┌─ Text extract

The dead whale in the room: Lethal research and the collection of ‘useful’ data

All respondents agreed that data can be produced from a dead whale. Disagreements centred on the value of such information and whether this justified the active killing of a whale. Thus, different categories of whale corpses emerge based on how a whale dies. These can be seen on a scale of controversy, from stranded whales to bycatch whales, to whales hunted for food through to scientific whaling (cf. Bierman and Mansfield, 2014; Lopez and Gillispie, 2015). Consistently, respondents articulated a view that a dead whale is a potential source of data and it is better to avail oneself of opportunities that arise. Respondent 12 put it clearly:

I mean we get so much information out of stranded animals, but they’re all limited by the fact that they are stranded animals, so we have to make certain assumptions and so forth. But someone who is an extreme animal rights person might say: ‘well it was all killed by fishing, we boycott fishing, we never want to use these information’. That would be a shame. I don’t want to see marine mammals die through fishing nets, but if they are dying through fishing nets let’s use them. There has been some people that have complained about using information from the pilot whale hunts, because that justifies the taking the animals. . . . [But] We’re taking animals anyway, if we can get some science out of it, then the animals haven’t died for nothing. Similarly Respondent 10 defended using data from Japanese dolphin hunting:

I don’t feel anybody is arguing with me about using this set of samples. Because this set of samples were not killed for scientific purposes, these were killed by a regular [non-scientific] programme in Japan and I’m just using a by-product.

└─

_Instruction_:
Summarize the text on dead whales as a source of data in three sentences.

┌─ Data

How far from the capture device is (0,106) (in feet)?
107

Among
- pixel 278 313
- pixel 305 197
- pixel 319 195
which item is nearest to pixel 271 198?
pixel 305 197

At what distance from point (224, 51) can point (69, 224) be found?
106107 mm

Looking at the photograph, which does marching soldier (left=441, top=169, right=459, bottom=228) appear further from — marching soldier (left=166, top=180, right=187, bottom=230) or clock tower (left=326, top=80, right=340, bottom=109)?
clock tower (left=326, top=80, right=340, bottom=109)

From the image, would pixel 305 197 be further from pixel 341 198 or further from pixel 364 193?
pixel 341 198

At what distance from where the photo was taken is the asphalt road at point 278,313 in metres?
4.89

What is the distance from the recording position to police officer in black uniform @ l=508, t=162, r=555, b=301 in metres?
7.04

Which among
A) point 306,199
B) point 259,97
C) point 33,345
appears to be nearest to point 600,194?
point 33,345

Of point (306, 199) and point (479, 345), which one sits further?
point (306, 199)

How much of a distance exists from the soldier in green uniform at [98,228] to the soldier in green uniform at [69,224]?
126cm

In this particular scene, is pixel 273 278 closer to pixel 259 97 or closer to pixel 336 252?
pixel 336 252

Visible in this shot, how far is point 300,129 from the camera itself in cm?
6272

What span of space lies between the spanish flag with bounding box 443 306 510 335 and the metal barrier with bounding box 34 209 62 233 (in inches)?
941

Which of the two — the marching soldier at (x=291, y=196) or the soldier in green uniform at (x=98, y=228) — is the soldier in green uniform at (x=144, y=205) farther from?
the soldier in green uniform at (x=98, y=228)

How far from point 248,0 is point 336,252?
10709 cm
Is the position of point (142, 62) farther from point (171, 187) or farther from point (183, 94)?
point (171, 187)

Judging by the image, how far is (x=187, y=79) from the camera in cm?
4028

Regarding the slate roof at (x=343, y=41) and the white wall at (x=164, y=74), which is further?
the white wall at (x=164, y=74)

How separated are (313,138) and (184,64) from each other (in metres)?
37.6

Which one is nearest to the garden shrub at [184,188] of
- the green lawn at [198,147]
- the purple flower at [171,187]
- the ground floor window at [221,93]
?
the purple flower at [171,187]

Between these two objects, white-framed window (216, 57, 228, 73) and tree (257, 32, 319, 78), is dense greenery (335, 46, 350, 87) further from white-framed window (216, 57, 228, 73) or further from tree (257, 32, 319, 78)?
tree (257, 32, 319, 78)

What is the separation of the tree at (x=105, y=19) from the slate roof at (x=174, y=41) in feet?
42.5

└─

_Solved exercise_:
All respondents agreed that a dead whale can yield data, but they disagreed about the value of that information and whether it justified actively killing a whale. Whale corpses fall on a scale of controversy according to how the whale died, running from stranded whales through bycatch and whales hunted for food to scientific whaling. Respondents consistently held that it is better to use such opportunities: Respondent 12 argued that if animals are taken anyway, getting science from them means they have not died for nothing, and Respondent 10 defended using samples from Japanese dolphin hunting as a by-product of a program not carried out for scientific purposes.